WHAT IS NEEDED >>
In the material below, the line holding "Hand Painted Coconut" and every line after it should be reproduced exactly, please, with pictures omitted.

COLLECTED MATERIAL >>
- - - -
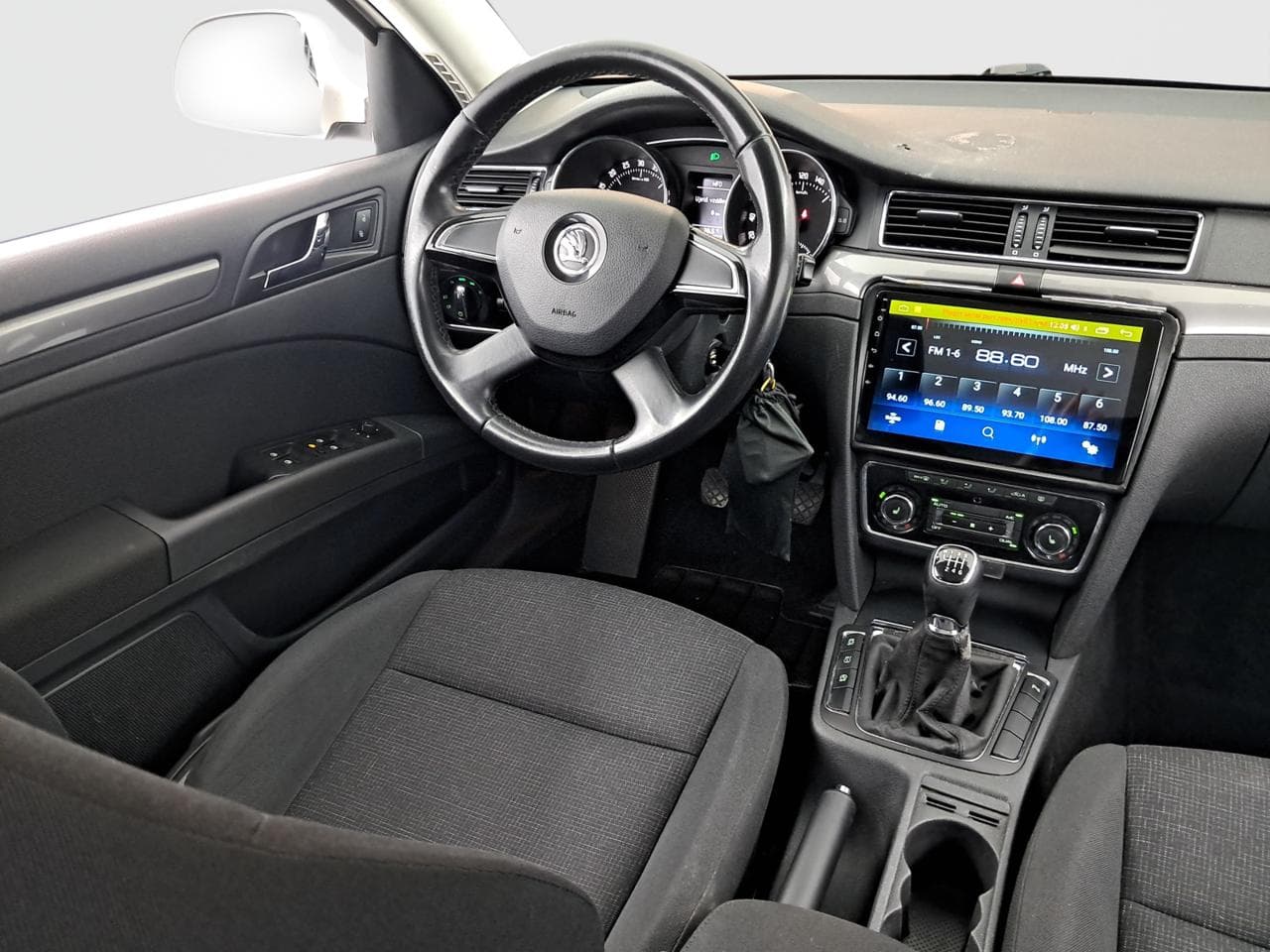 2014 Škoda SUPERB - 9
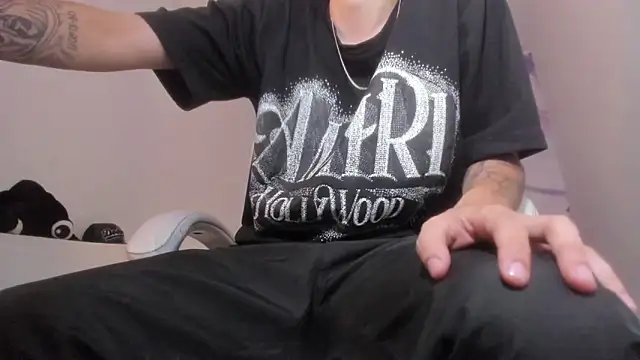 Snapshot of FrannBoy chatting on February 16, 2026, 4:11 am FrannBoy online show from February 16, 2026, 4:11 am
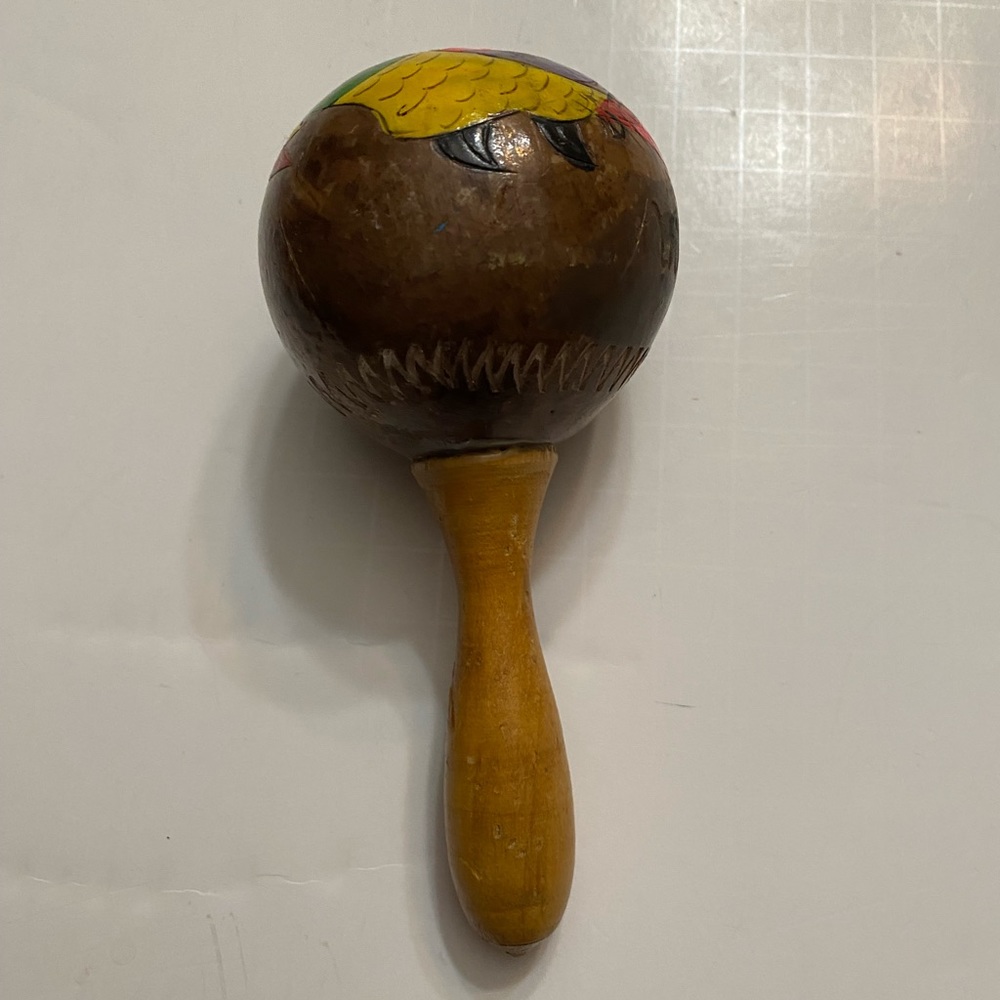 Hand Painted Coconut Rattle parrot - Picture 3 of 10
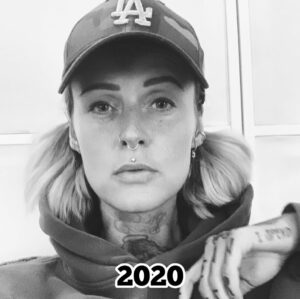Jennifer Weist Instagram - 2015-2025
- - - -
ANSWER SECTION >>
 Hand Painted Coconut Rattle parrot - Picture 3 of 10
Jennifer Weist Instagram - 2015-2025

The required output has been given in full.